Linux – Ubuntu’s garbage collection cron job for PHP sessions takes 25 minutes to run, why

linuxperformancePHPUbuntu

Ubuntu has a cron job set up which looks for and deletes old PHP sessions:

# Look for and purge old sessions every 30 minutes
09,39 *     * * *     root   [ -x /usr/lib/php5/maxlifetime ] \
   && [ -d /var/lib/php5 ] && find /var/lib/php5/ -depth -mindepth 1 \
   -maxdepth 1 -type f -cmin +$(/usr/lib/php5/maxlifetime) ! -execdir \
   fuser -s {} 2> /dev/null \; -delete

My problem is that this process is taking a very long time to run, with lots of disk IO. Here's my CPU usage graph:

CPU usage graph

The cleanup running is represented by the teal spikes. At the beginning of the period, PHP's cleanup jobs were scheduled at the default 09 and 39 minutes times. At 15:00 I removed the 39 minute time from cron, so a cleanup job twice the size runs half as often (you can see the peaks get twice as wide and half as frequent).

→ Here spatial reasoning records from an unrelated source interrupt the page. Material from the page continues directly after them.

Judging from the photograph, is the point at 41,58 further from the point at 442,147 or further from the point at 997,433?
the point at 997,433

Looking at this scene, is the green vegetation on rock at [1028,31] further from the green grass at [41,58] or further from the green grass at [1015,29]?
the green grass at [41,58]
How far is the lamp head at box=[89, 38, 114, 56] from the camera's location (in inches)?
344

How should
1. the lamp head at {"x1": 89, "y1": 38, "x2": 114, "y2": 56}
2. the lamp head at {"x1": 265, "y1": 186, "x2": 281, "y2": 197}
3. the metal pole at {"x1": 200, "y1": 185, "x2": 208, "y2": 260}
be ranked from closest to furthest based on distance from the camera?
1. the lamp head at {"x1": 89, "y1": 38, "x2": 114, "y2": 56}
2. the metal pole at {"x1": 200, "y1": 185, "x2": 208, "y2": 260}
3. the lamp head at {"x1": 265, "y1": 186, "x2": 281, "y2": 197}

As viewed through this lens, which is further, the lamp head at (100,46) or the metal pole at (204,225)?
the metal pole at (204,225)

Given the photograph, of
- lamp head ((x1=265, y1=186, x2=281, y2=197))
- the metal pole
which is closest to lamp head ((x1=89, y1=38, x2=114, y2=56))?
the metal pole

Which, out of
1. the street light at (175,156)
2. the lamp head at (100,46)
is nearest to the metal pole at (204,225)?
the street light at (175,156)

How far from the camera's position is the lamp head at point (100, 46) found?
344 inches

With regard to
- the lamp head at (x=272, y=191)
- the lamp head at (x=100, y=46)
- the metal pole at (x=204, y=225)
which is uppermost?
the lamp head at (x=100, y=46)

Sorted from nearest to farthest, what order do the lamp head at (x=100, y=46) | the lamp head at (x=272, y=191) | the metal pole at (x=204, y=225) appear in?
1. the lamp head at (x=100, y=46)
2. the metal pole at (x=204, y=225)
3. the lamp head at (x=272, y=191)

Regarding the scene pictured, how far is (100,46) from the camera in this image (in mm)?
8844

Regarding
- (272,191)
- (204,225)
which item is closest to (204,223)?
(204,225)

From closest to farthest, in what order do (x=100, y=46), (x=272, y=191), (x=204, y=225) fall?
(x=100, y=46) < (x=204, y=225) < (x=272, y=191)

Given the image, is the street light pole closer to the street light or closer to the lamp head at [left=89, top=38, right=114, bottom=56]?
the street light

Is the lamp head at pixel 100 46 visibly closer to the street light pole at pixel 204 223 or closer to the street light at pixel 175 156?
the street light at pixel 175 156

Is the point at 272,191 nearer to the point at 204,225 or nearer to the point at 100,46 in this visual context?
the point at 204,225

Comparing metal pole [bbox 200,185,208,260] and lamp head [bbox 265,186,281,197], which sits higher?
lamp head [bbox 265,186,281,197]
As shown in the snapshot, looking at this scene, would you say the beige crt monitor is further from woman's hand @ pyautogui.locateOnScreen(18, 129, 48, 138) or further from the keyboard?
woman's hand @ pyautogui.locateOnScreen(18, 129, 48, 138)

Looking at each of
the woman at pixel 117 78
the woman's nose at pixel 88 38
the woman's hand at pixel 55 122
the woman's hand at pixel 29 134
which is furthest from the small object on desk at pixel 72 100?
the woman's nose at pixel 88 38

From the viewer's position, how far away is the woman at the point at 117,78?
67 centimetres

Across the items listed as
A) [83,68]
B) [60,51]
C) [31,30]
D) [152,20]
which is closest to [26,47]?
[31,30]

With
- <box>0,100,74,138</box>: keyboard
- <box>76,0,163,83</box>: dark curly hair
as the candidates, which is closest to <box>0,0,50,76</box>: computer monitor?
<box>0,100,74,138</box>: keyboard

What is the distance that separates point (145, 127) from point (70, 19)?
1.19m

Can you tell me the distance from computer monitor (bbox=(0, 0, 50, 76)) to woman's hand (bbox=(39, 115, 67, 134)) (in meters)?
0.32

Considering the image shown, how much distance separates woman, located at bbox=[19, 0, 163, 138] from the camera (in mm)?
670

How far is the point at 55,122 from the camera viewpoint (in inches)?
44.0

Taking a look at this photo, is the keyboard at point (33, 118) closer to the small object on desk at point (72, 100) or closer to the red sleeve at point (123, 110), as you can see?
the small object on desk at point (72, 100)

Here are the corresponding graphs for IO time:

IO time

And disk operations:

Disk operations

At the peak where there were about 14,000 sessions active, the cleanup can be seen to run for a full 25 minutes, apparently using 100% of one core of the CPU and what seems to be 100% of the disk IO for the entire period. Why is it so resource intensive? An ls of the session directory /var/lib/php5 takes just a fraction of a second. So why does it take a full 25 minutes to trim old sessions? Is there anything I can do to speed this up?

The filesystem for this device is currently ext4, running on Ubuntu Precise 12.04 64-bit.

EDIT: I suspect that the load is due to the unusual process "fuser" (since I expect a simple rm to be a damn sight faster than the performance I'm seeing). I'm going to remove the use of fuser and see what happens.

Best Answer

Removing of fuser should help. This job runs a fuser command (check if a file is currently opened) for every session file found, which can easily take several minutes on a busy system with 14k sessions. This was a Debian bug (Ubuntu is based on Debian).

Instead of memcached you can also try to use tmpfs (a filesystem in memory) for session files. Like memcached this would invalidate sessions on reboot (this can be worked around by backing up this directory somewhere in shutdown script and restoring in startup script), but will be much easier to setup. But it will not help with fuser problem.